(The other one is the rock garden at Lyme Regis, in Dorset, but I keep forgetting my camera on trips to the beach so you’ll have to wait for that one).
I expect my timing is all out, but I wanted to take a snap of this one as a contribution to Out on the Streets (OOTS), the regular slot on public planting hosted by Veg Plotting, and since I’ve just come back from my hols on the Isle of Wight and wanted to go on about it a bit, it couldn’t wait.
Anyway: the Isle of Wight, of course, enjoys a mild microclimate which makes it very nearly subtropical in terms of plant life. Echiums, aeoniums and even cacti thrive outdoors here; public planting displays are as likely to include agaves and aloes as ageratum and antirrhinums.
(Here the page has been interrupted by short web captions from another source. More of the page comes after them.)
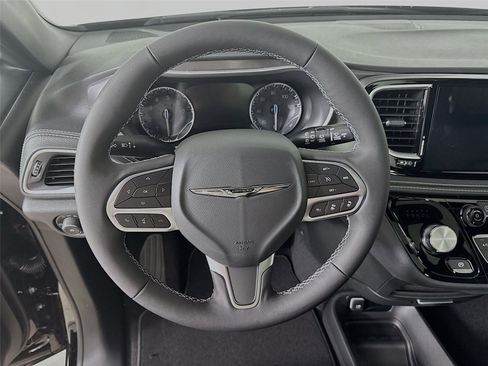 New 2026 Chrysler Pacifica Select image 12
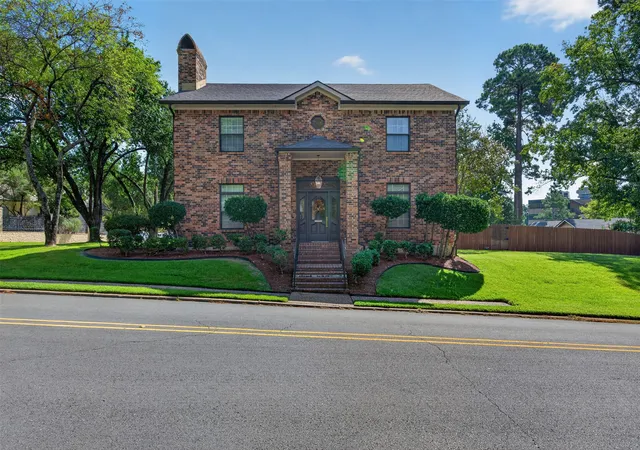 Photo 3 of Single family home for sale at 5809 Fairfield Ave, Shreveport, LA 71106 | MLS# 21384551 | Listing updated on 2026-09-12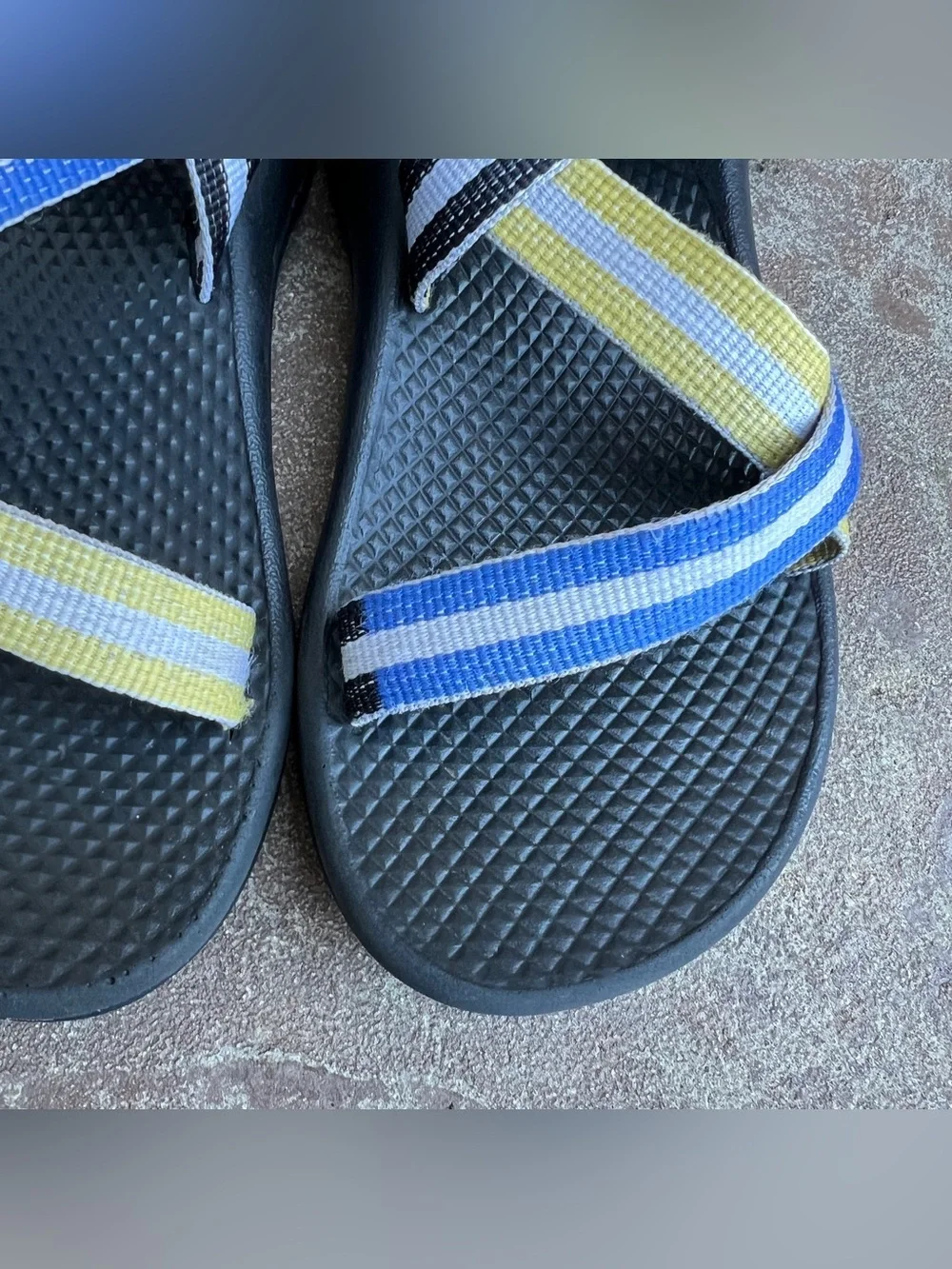 Chaco Kids Sandals in Black with Blue & Yellow Straps Sz 2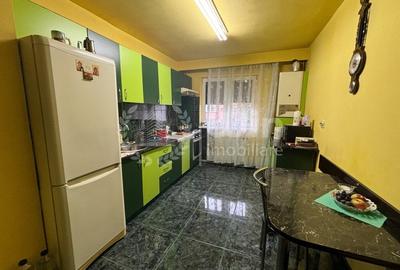 Apartament cu 3 camere decomandat, mobilat în Mănăștur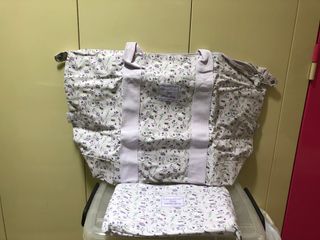 （分類：）位於 。 由 totorocats 提交（商品編號 1319053524，圖片 1）。簡介： 。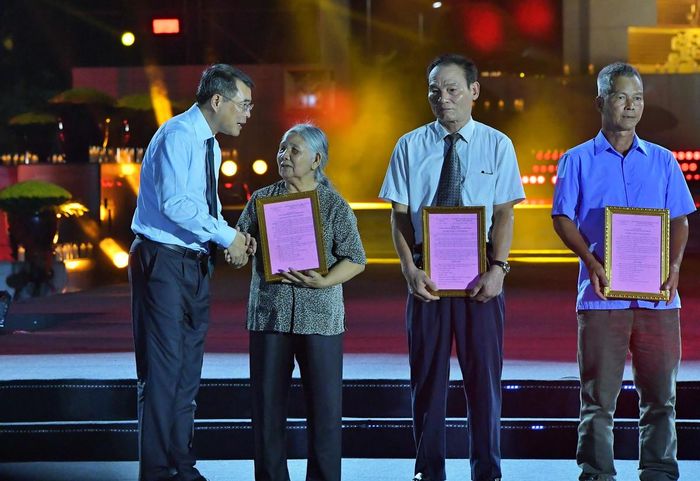 Thủ tướng Chính phủ Lê Minh Hưng trao kết quả giám định ADN cho thân nhân các gia đình liệt sĩ.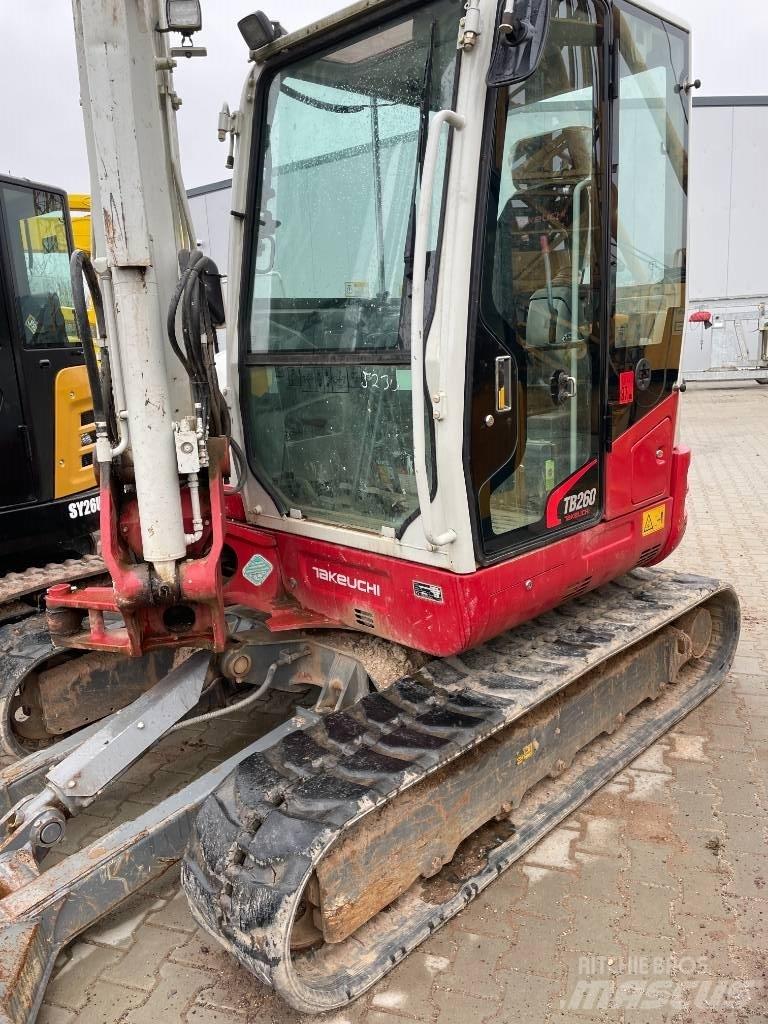 Takeuchi TB 260 حفارات صغيرة أقل من 7 طن (حفارات صغيرة)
However, the IoW County Council has also been taking a hatchet to its budget: £32 million saved over four years, out of a total budget which was only about £200m in the first place. Around £15 million in cuts have already been identified; libraries, regional theatres, tourist information centres, sports facilities and public toilets are toppling like ninepins.
Parks departments are soft targets in such slash-and-burn strategies: £450,000 is coming out of the parks budget on the Island between now and 2013. Quite apart from Ventnor Botanic Garden, which has had its entire funding removed (of which more later) the holes are beginning to show in the Island’s previously perfectly-manicured parks, once the pride of an area which depends heavily on tourism to keep itself solvent.
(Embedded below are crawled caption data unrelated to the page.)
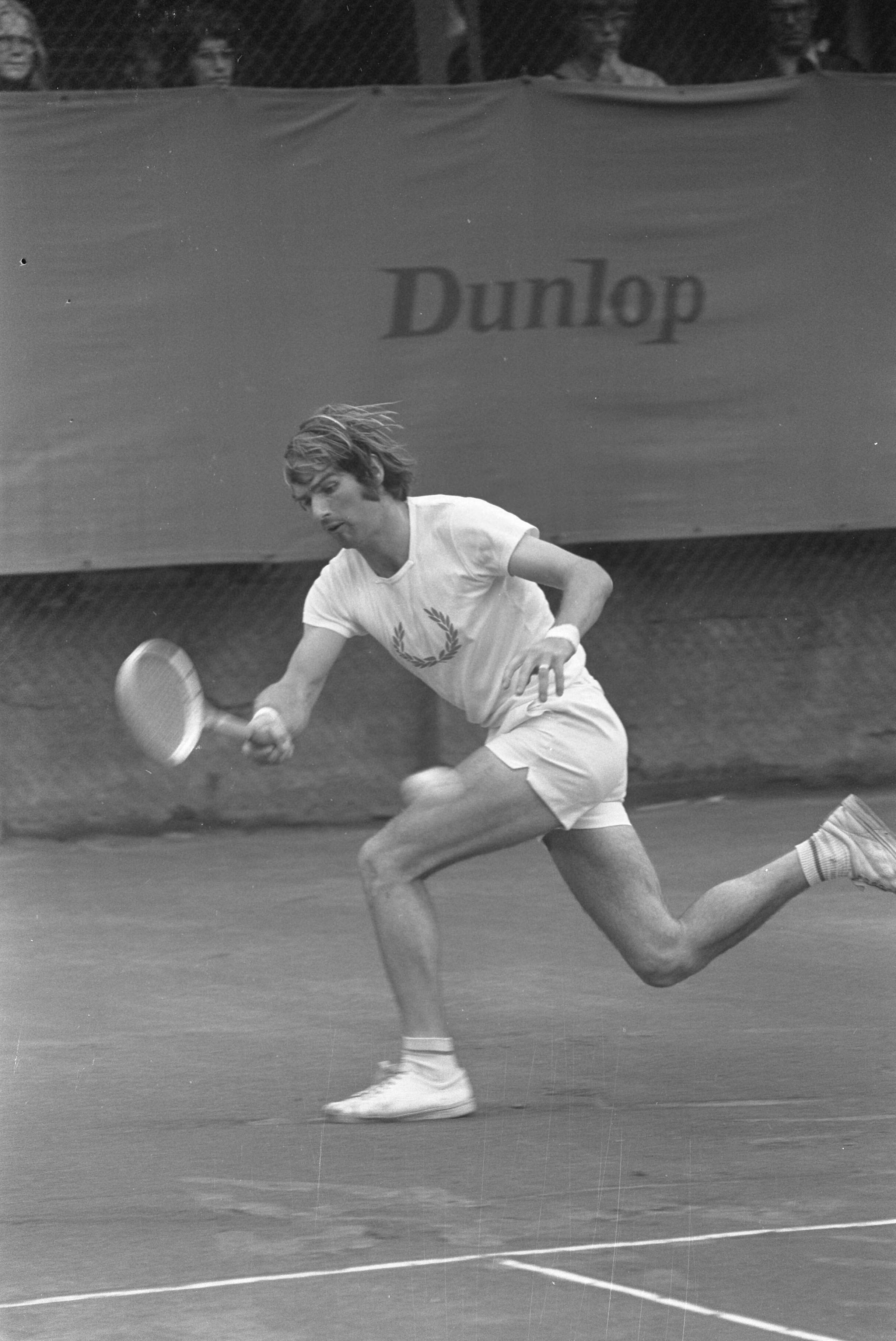 Fotocollectie Anefo — Internationale tenniskampioenschappen Melkhuisje te Hilversum, Fred Hemmes in aktie — Foto: Peters, Hans / Anefo. Licentie: Set B: Rechtenvrij / Publiek Domein. Bron: Nationaal Archief. http://hdl.handle.net/10648/abf0a4f2-d0b4-102d-bcf8-003048976d84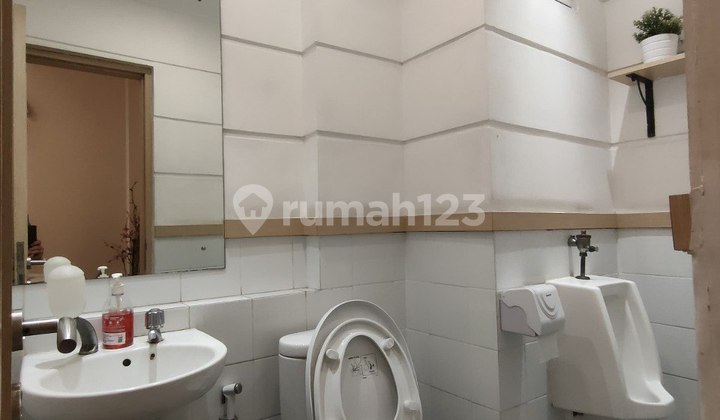 For Sale Strategic GSA 4.5 Floors Furnished Shop House in Central Park, West Jakarta 2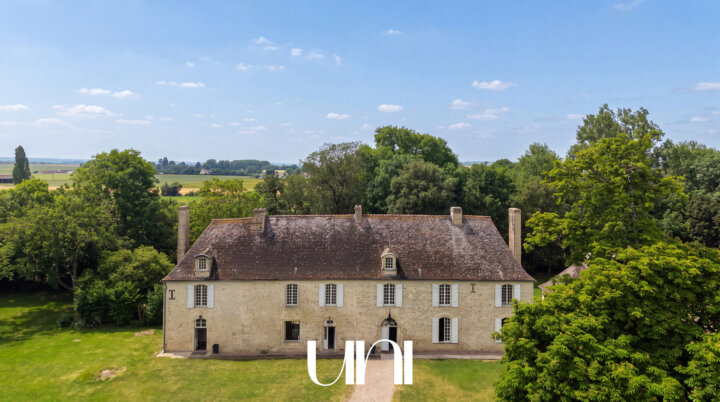 Magnifique Manoir de 375m2 sur 2 ha - Aux portes du Pays d'auge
Unfortunately the budget cuts also coincided with the one of the worst winters in living memory. Even the Island, usually pretty much frost-free, had the deepest snowfall for decades. Not ideal for subtropical planting, and as you can see from the picture much of it was lost.
There’s no money to replace it with either more exotics, or even run-of-the-mill bedding: so we’re left looking at bare soil, right into July and peak tourist season.
I’ve been going to the Island every year for over a decade, and I’ve always looked forward to visiting this bit of Ventnor. I remember the area simply dazzling with colour: vivid orange marigolds and scarlet salvias jostling up against alyssum and magenta aubretia tumbling over the rocks. It wasn’t tasteful, but my goodness, it was jolly, and never failed to put a smile on my face.
It’s so sad to see it like this: still trying, just, but such a pale imitation of what it once was. So is this what we’ve got to look forward to, then? Scraggy bare bits interspersed with brave little patches of yellow daisies or pink geraniums?
Quite apart from cringing to think what the tourists will make of it – so much for Britain plc, then – this is not a country I want to live in. It’s depressing, poor, uninspiring, defeated. You can blame whoever you like for the current crisis: but this can’t, possibly, be the right way to take us forward.
Parks departments may be viewed as the poor relation as far as many local councils are concerned, but you underestimate the work they do at your peril. They’re responsible for the public face we turn to the world: reduce them to a starved, beaten down skeleton, and you do it to all of us, too.